------ MATERIAL TO PROCESS

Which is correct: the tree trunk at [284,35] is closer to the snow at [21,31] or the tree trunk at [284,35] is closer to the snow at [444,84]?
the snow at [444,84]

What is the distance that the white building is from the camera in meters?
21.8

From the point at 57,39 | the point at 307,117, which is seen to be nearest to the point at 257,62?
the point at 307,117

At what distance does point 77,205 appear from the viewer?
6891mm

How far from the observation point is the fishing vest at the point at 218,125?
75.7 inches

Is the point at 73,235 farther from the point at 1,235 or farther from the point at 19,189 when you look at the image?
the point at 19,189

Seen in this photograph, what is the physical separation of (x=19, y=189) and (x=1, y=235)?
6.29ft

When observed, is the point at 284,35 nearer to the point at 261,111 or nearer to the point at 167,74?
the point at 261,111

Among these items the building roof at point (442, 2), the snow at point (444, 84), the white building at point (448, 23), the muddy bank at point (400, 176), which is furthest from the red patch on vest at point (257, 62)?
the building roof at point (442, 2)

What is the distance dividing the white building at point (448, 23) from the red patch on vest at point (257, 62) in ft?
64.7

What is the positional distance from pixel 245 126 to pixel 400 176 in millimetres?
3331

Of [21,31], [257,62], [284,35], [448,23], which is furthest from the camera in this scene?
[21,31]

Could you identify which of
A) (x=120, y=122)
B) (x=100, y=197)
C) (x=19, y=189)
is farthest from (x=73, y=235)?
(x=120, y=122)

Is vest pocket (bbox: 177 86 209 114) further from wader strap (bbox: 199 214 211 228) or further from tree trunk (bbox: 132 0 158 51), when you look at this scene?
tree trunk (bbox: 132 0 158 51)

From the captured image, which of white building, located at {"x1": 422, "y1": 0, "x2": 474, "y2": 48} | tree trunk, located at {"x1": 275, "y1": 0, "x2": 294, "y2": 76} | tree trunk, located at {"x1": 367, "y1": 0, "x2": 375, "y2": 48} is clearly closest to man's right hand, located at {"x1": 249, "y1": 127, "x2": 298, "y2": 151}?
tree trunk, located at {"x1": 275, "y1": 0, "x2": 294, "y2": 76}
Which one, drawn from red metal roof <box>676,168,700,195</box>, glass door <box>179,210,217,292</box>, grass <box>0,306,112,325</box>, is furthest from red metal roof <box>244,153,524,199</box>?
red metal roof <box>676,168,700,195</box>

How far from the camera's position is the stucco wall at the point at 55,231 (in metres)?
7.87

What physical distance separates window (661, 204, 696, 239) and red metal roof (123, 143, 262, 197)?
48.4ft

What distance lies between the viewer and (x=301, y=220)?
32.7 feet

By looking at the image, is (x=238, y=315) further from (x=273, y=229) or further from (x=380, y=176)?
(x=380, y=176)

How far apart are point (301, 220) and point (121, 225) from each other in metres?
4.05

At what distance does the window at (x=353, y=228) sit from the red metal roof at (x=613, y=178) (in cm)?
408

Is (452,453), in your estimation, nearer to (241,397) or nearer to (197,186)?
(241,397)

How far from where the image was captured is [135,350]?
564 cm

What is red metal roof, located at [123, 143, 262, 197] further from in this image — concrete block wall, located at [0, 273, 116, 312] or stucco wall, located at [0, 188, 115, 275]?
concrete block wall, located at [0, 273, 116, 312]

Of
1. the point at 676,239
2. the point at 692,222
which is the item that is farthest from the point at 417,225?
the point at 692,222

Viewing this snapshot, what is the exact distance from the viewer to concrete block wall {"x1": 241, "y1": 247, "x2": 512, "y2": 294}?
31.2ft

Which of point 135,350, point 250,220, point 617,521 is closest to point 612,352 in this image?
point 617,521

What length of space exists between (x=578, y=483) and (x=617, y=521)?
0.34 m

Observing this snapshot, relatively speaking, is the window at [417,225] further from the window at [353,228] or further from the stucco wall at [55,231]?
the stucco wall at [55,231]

------------

-- BRIEF --
Take the listing above and set it down exactly.

-- PROBLEM SOLUTION --
Which is correct: the tree trunk at [284,35] is closer to the snow at [21,31] or the tree trunk at [284,35] is closer to the snow at [444,84]?
the snow at [444,84]

What is the distance that the white building is from the camera in meters?
21.8

From the point at 57,39 | the point at 307,117, which is seen to be nearest to the point at 257,62?
the point at 307,117

At what distance does point 77,205 appear from the viewer?
6891mm

How far from the observation point is the fishing vest at the point at 218,125?
75.7 inches

Is the point at 73,235 farther from the point at 1,235 or farther from the point at 19,189 when you look at the image?
the point at 19,189

Seen in this photograph, what is the physical separation of (x=19, y=189) and (x=1, y=235)?
6.29ft

When observed, is the point at 284,35 nearer to the point at 261,111 or nearer to the point at 167,74?
the point at 261,111

Among these items the building roof at point (442, 2), the snow at point (444, 84), the white building at point (448, 23), the muddy bank at point (400, 176), which is furthest from the red patch on vest at point (257, 62)?
the building roof at point (442, 2)

What is the distance dividing the white building at point (448, 23) from the red patch on vest at point (257, 62) in ft?
64.7

What is the positional distance from pixel 245 126 to pixel 400 176 in millimetres?
3331

Of [21,31], [257,62], [284,35], [448,23], which is furthest from the camera in this scene?
[21,31]

Could you identify which of
A) (x=120, y=122)
B) (x=100, y=197)
C) (x=19, y=189)
is farthest from (x=73, y=235)?
(x=120, y=122)

Is vest pocket (bbox: 177 86 209 114) further from wader strap (bbox: 199 214 211 228) or further from tree trunk (bbox: 132 0 158 51), when you look at this scene?
tree trunk (bbox: 132 0 158 51)

From the captured image, which of white building, located at {"x1": 422, "y1": 0, "x2": 474, "y2": 48} | tree trunk, located at {"x1": 275, "y1": 0, "x2": 294, "y2": 76} | tree trunk, located at {"x1": 367, "y1": 0, "x2": 375, "y2": 48} is clearly closest to man's right hand, located at {"x1": 249, "y1": 127, "x2": 298, "y2": 151}?
tree trunk, located at {"x1": 275, "y1": 0, "x2": 294, "y2": 76}
Which one, drawn from red metal roof <box>676,168,700,195</box>, glass door <box>179,210,217,292</box>, grass <box>0,306,112,325</box>, is furthest from red metal roof <box>244,153,524,199</box>?
red metal roof <box>676,168,700,195</box>

How far from the camera's position is the stucco wall at the point at 55,231 (in metres)?
7.87

What physical distance separates window (661, 204, 696, 239) and red metal roof (123, 143, 262, 197)?
48.4ft

What distance lies between the viewer and (x=301, y=220)?
32.7 feet

By looking at the image, is (x=238, y=315) further from (x=273, y=229) or further from (x=380, y=176)?
(x=380, y=176)

How far apart are point (301, 220) and point (121, 225) from each other in metres?
4.05

At what distance does the window at (x=353, y=228) sit from the red metal roof at (x=613, y=178) (in cm)?
408

Is (452,453), in your estimation, nearer to (241,397) or nearer to (197,186)?
(241,397)

How far from where the image was captured is [135,350]?
564 cm

What is red metal roof, located at [123, 143, 262, 197] further from in this image — concrete block wall, located at [0, 273, 116, 312] or stucco wall, located at [0, 188, 115, 275]?
concrete block wall, located at [0, 273, 116, 312]

Of
1. the point at 676,239
2. the point at 692,222
which is the item that is farthest from the point at 417,225?
the point at 692,222

Viewing this snapshot, what is the exact distance from the viewer to concrete block wall {"x1": 241, "y1": 247, "x2": 512, "y2": 294}?
31.2ft

Which of point 135,350, point 250,220, point 617,521 is closest to point 612,352 in this image?
point 617,521

What length of space exists between (x=578, y=483) and (x=617, y=521)?
0.34 m

Observing this snapshot, relatively speaking, is the window at [417,225] further from the window at [353,228] or further from the stucco wall at [55,231]?
the stucco wall at [55,231]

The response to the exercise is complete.